Knowledge Translation Program, Li Ka Shing Knowledge Institute, St. Michael's Hospital, 209 Victoria Street, Toronto, Ontario, M5B 1W8, Canada.
Institute of Reproductive and Developmental Biology, Department of Surgery & Cancer, Faculty of Medicine, Imperial College, London, UK.
BMC Med Res Methodol. 2021 Oct 25;21(1):224. doi: 10.1186/s12874-021-01401-y.

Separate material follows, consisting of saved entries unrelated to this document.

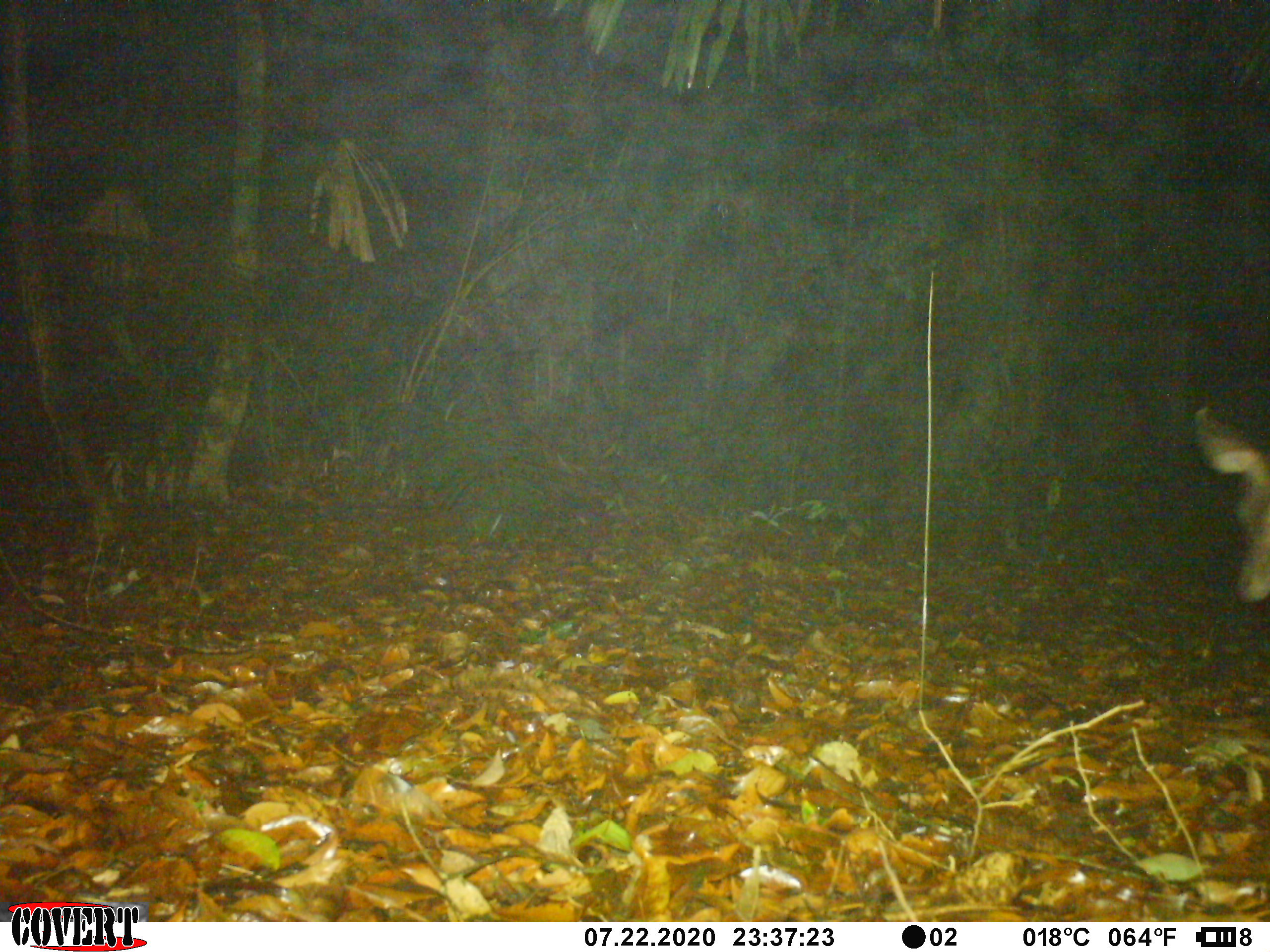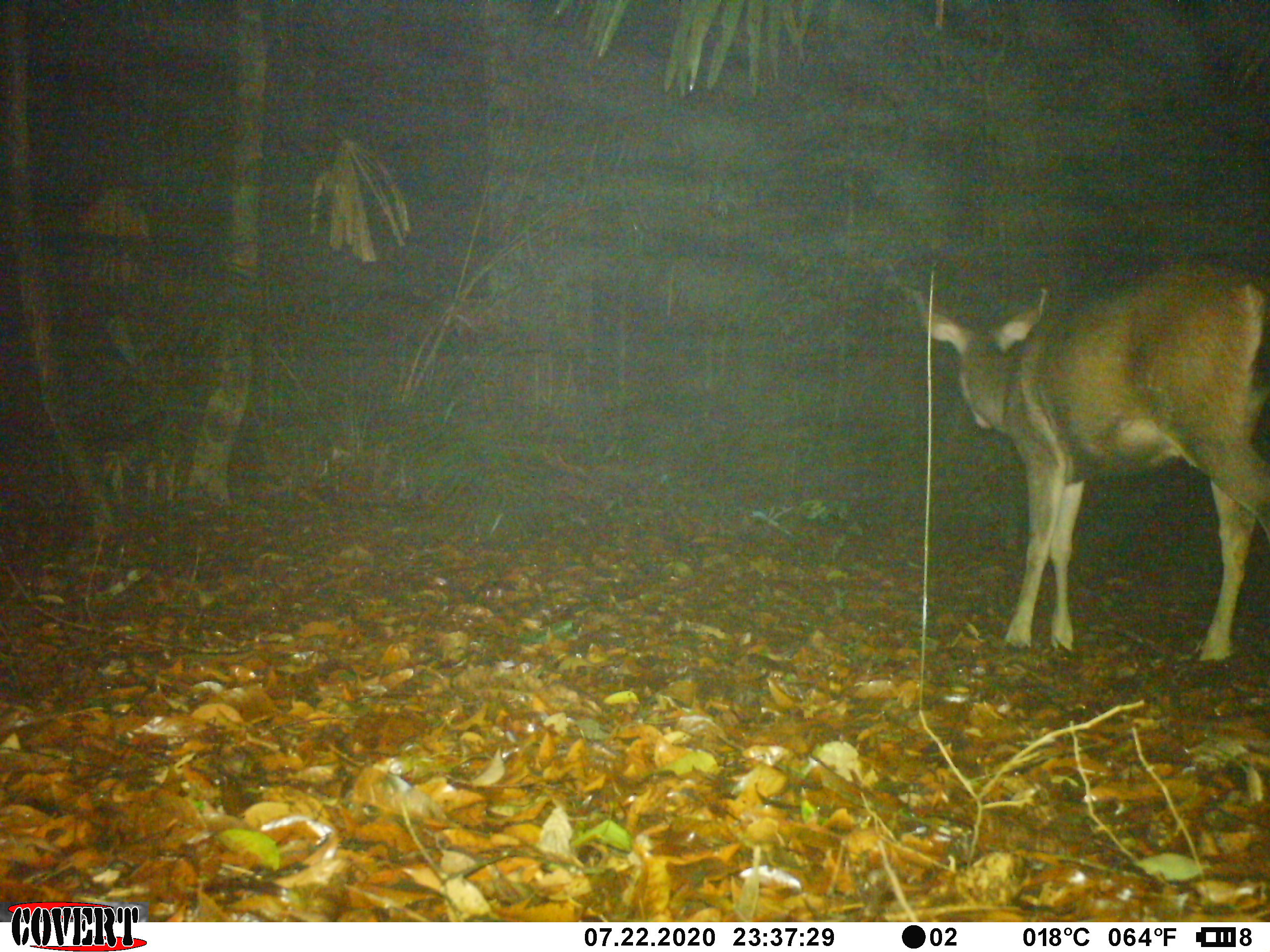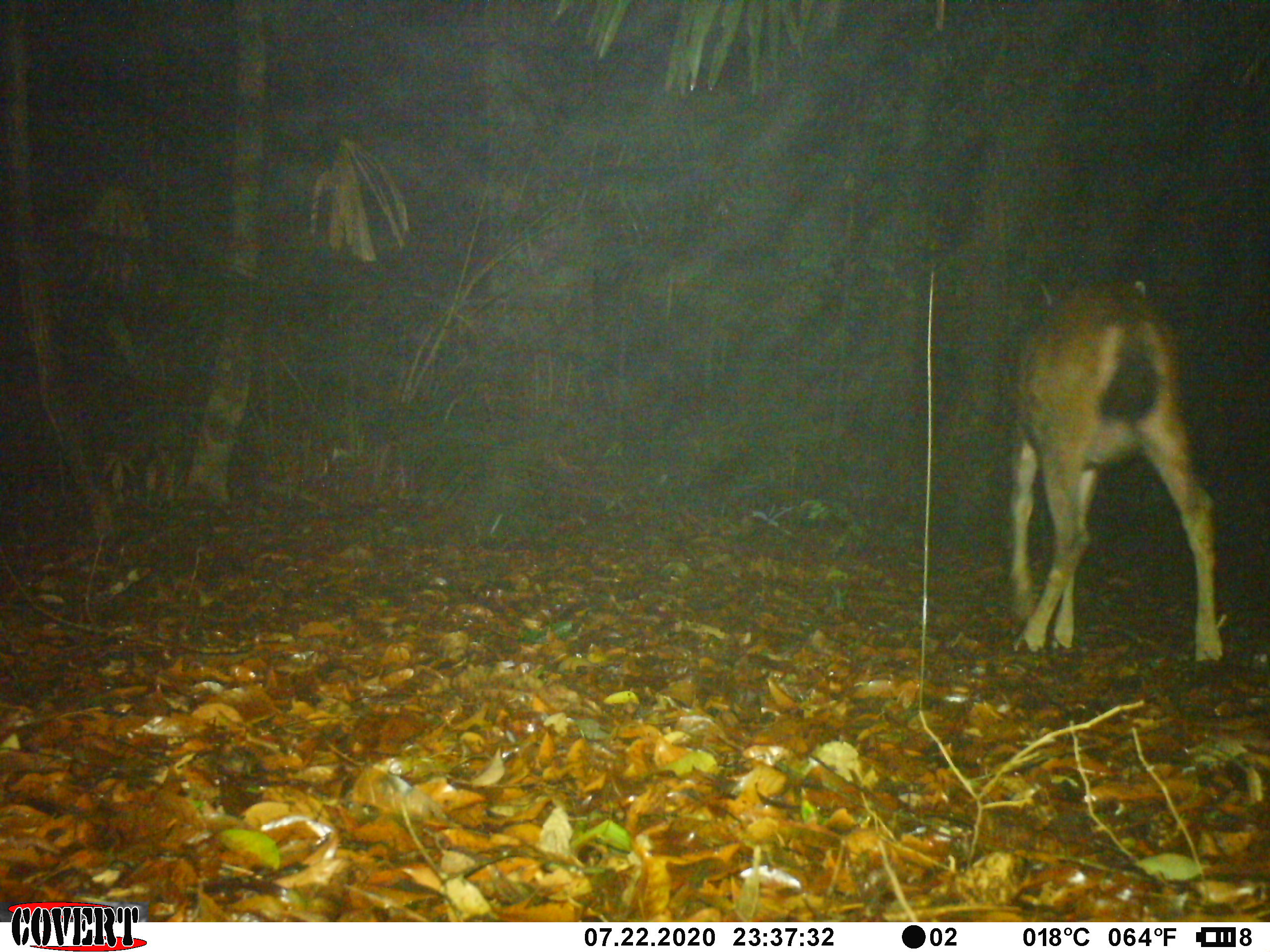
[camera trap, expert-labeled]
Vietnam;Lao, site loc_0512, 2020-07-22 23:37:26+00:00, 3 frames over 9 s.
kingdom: Animalia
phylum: Chordata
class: Mammalia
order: Artiodactyla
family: Cervidae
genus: Rusa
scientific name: Rusa unicolor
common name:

Network meta-analysis (NMA) has attracted growing interest in evidence-based medicine. Consistency between different sources of evidence is fundamental to the reliability of the NMA results. The purpose of the present study was to estimate the prevalence of evidence of inconsistency and describe its association with different NMA characteristics.
We updated our collection of NMAs with articles published up to July 2018. We included networks with randomised clinical trials, at least four treatment nodes, at least one closed loop, a dichotomous primary outcome, and available arm-level data. We assessed consistency using the design-by-treatment interaction (DBT) model and testing all the inconsistency parameters globally through the Wald-type chi-squared test statistic. We estimated the prevalence of evidence of inconsistency and its association with different network characteristics (e.g., number of studies, interventions, intervention comparisons, loops). We evaluated the influence of the network characteristics on the DBT p-value via a multivariable regression analysis and the estimated Pearson correlation coefficients. We also evaluated heterogeneity in NMA (consistency) and DBT (inconsistency) random-effects models.
We included 201 published NMAs. The p-value of the design-by-treatment interaction (DBT) model was lower than 0.05 in 14% of the networks and lower than 0.10 in 20% of the networks. Networks including many studies and comparing few interventions were more likely to have small DBT p-values (less than 0.10), which is probably because they yielded more precise estimates and power to detect differences between designs was higher. In the presence of inconsistency (DBT p-value lower than 0.10), the consistency model displayed higher heterogeneity than the DBT model.
Our findings show that inconsistency was more frequent than what would be expected by chance, suggesting that researchers should devote more resources to exploring how to mitigate inconsistency. The results of this study highlight the need to develop strategies to detect inconsistency (because of the relatively high prevalence of evidence of inconsistency in published networks), and particularly in cases where the existing tests have low power.
网络荟萃分析(NMA)在循证医学中越来越受到关注。不同证据来源之间的一致性是 NMA 结果可靠性的基础。本研究旨在估计不一致证据的发生率,并描述其与不同 NMA 特征的关系。
我们更新了我们的 NMA 集合,其中包括截至 2018 年 7 月发表的文章。我们纳入了包含随机临床试验、至少 4 个治疗节点、至少 1 个闭环、二分类主要结局和可用手臂水平数据的网络。我们使用设计-治疗相互作用(DBT)模型评估一致性,并通过 Wald 型卡方检验统计量全局检验所有不一致参数。我们估计了不一致证据的发生率及其与不同网络特征(如研究数量、干预措施、干预比较、循环)的关系。我们通过多变量回归分析评估了网络特征对 DBT p 值的影响,并估计了 Pearson 相关系数。我们还评估了 NMA(一致性)和 DBT(不一致)随机效应模型中的异质性。
我们纳入了 201 项已发表的 NMA。在 14%的网络中,设计-治疗相互作用(DBT)模型的 p 值小于 0.05,在 20%的网络中,p 值小于 0.10。包含大量研究和比较较少干预措施的网络更有可能具有较小的 DBT p 值(小于 0.10),这可能是因为它们产生了更精确的估计,并且检测设计之间差异的能力更高。在存在不一致性(DBT p 值小于 0.10)的情况下,一致性模型显示出比 DBT 模型更高的异质性。
我们的研究结果表明,不一致性比预期更为常见,这表明研究人员应该投入更多资源来探索如何减轻不一致性。本研究的结果强调了需要制定策略来检测不一致性(因为发表网络中不一致证据的发生率相对较高),特别是在现有检验功效较低的情况下。